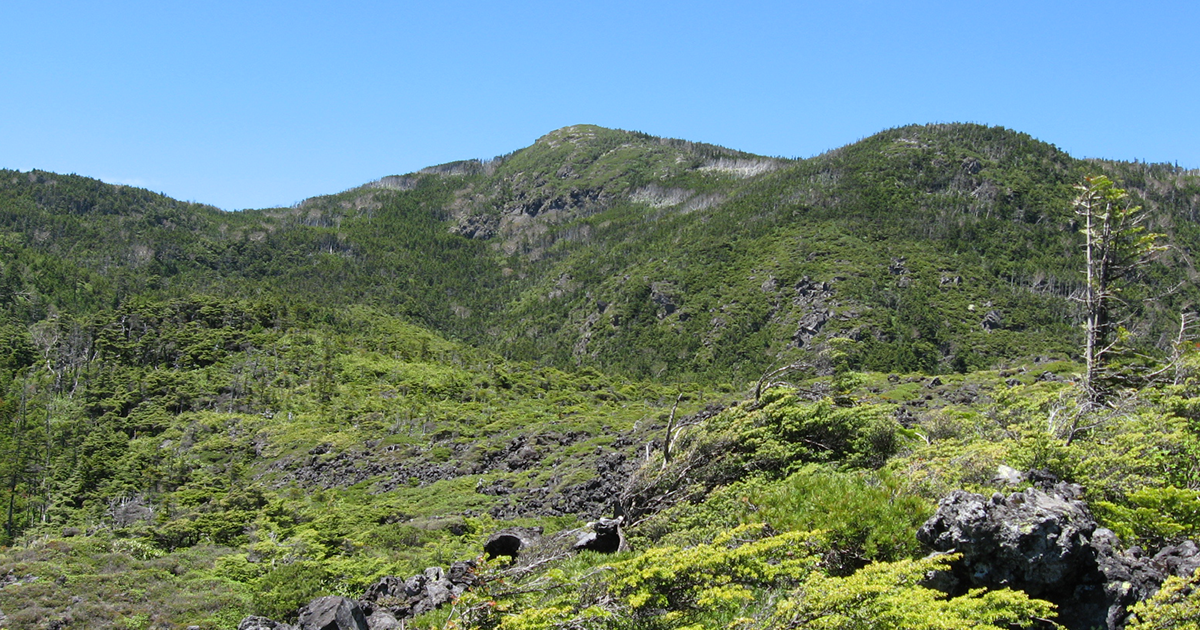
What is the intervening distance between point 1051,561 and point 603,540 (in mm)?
8530

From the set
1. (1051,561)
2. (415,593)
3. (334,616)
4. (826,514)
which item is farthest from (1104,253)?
(334,616)

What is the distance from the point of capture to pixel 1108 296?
65.0ft

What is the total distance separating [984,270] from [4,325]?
148577mm

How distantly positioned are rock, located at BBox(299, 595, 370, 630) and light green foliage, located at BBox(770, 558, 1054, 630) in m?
8.92

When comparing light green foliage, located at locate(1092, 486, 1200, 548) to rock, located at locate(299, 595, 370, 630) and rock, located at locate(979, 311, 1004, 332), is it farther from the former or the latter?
rock, located at locate(979, 311, 1004, 332)

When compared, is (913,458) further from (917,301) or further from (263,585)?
Result: (917,301)

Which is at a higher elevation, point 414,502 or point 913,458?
point 913,458

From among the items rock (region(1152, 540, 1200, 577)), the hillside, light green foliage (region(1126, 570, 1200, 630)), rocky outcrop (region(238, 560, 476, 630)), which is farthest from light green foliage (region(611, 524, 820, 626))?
rock (region(1152, 540, 1200, 577))

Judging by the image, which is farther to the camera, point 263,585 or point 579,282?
point 579,282

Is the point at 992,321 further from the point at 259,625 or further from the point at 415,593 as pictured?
the point at 259,625

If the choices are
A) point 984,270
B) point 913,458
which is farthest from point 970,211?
point 913,458

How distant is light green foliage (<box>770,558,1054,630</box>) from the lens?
291 inches

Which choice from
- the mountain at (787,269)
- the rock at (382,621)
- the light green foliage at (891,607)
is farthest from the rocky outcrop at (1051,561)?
the mountain at (787,269)

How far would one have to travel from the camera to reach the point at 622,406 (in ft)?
223
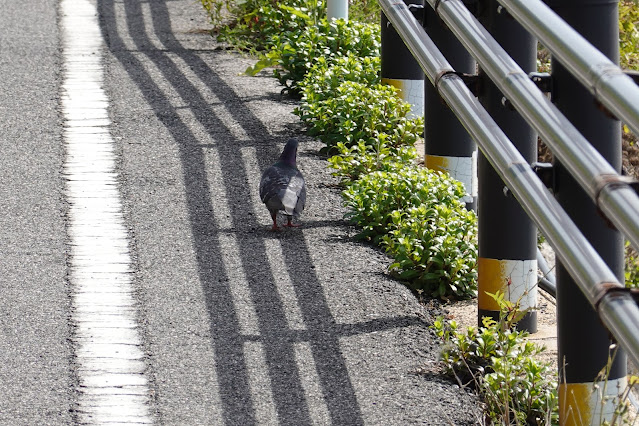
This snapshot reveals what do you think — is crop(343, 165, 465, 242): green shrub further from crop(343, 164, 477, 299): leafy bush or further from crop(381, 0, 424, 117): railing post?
crop(381, 0, 424, 117): railing post

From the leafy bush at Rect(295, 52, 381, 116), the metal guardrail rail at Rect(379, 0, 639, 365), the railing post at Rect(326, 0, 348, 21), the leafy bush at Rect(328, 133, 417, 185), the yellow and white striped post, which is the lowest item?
the leafy bush at Rect(328, 133, 417, 185)

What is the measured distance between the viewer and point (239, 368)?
3.63m

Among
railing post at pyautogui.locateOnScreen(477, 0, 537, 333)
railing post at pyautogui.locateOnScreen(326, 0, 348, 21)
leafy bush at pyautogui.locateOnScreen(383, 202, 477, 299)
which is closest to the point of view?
railing post at pyautogui.locateOnScreen(477, 0, 537, 333)

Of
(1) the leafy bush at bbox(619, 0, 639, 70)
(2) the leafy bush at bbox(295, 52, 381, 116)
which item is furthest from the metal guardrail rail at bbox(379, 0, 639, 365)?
(1) the leafy bush at bbox(619, 0, 639, 70)

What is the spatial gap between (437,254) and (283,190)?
2.75 ft

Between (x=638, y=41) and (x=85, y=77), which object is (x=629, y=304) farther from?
(x=638, y=41)

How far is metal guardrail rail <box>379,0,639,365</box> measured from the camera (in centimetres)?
207

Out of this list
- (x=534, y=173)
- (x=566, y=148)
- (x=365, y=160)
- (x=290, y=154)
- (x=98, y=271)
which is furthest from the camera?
(x=365, y=160)

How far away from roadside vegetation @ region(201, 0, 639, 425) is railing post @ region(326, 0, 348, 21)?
0.09 m

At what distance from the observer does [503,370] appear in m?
3.35

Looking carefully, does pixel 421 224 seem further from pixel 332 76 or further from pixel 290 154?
pixel 332 76

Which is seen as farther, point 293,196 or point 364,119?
point 364,119

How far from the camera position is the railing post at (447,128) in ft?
15.9

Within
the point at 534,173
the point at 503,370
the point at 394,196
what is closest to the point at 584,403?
the point at 503,370
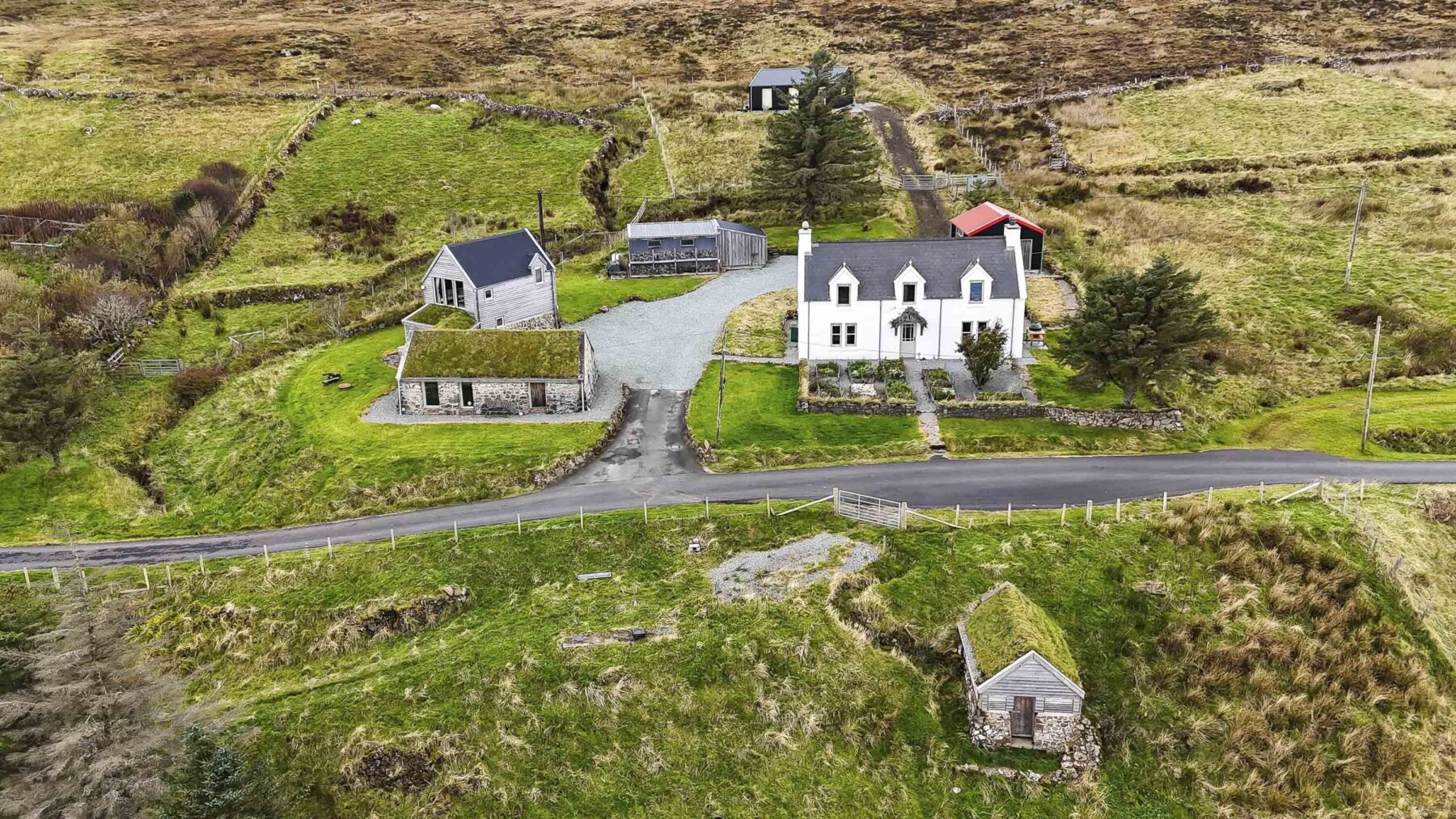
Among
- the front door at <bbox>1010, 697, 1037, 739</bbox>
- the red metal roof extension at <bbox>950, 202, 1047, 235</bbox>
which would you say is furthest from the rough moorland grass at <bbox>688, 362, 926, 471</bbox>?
the red metal roof extension at <bbox>950, 202, 1047, 235</bbox>

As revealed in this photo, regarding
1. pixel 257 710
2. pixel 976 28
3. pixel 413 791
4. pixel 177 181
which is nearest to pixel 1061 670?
pixel 413 791

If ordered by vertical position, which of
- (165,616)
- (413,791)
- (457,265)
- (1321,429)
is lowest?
(413,791)

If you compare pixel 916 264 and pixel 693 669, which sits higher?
pixel 916 264

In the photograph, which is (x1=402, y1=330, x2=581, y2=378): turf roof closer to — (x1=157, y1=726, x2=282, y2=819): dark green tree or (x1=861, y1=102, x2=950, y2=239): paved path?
(x1=157, y1=726, x2=282, y2=819): dark green tree

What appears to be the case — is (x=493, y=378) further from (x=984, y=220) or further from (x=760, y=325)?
(x=984, y=220)

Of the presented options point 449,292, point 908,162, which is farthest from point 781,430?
point 908,162

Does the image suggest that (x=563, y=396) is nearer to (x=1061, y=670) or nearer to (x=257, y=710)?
(x=257, y=710)
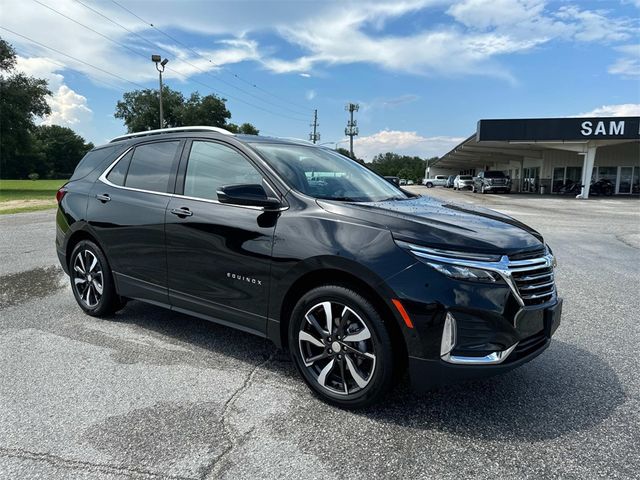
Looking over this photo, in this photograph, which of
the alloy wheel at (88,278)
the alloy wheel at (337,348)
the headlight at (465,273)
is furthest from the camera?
the alloy wheel at (88,278)

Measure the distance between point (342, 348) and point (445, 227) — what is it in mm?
1009

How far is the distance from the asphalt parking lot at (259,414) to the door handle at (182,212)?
1.17 metres

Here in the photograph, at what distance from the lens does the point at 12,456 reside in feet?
8.07

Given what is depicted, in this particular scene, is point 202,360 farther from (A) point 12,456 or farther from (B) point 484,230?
(B) point 484,230

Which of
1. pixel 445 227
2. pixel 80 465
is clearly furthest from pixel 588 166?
pixel 80 465

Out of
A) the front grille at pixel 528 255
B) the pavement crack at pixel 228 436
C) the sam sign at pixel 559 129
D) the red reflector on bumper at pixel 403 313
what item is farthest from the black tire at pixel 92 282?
the sam sign at pixel 559 129

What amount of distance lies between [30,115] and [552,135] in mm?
40335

■ Work instructions: Copy out the records word for word, from the line with "As revealed in this photo, regarding" to the line with "1.17 metres", including both of those lines. Leave out the pictures.

■ Solution to this problem:
As revealed in this photo, regarding
1. pixel 257 710
2. pixel 976 28
3. pixel 413 791
4. pixel 177 181
which is nearest to pixel 1061 670?
pixel 413 791

If ordered by vertical position, which of
- (165,616)
- (413,791)
- (457,265)
- (1321,429)
is lowest?
(413,791)

If you compare pixel 916 264 and pixel 693 669, which sits higher?
pixel 916 264

In the photograph, which is (x1=402, y1=330, x2=581, y2=378): turf roof closer to — (x1=157, y1=726, x2=282, y2=819): dark green tree or (x1=861, y1=102, x2=950, y2=239): paved path?
(x1=157, y1=726, x2=282, y2=819): dark green tree

What appears to be the case — is (x=493, y=378) further from (x=984, y=220) or further from (x=760, y=325)?
(x=984, y=220)

Of the presented options point 449,292, point 908,162, which is farthest from point 781,430?
point 908,162

Does the image suggest that (x=563, y=396) is nearer to (x=1061, y=670) or nearer to (x=257, y=710)?
(x=257, y=710)
Looking over this photo, in this photograph, which of
the alloy wheel at (88,278)
the alloy wheel at (337,348)
the headlight at (465,273)
is furthest from the camera?
the alloy wheel at (88,278)

Measure the distance between point (342, 348) and point (445, 227) — what is it in mm?
1009

How far is the distance from the asphalt parking lot at (259,414) to the door handle at (182,212)?
1.17 metres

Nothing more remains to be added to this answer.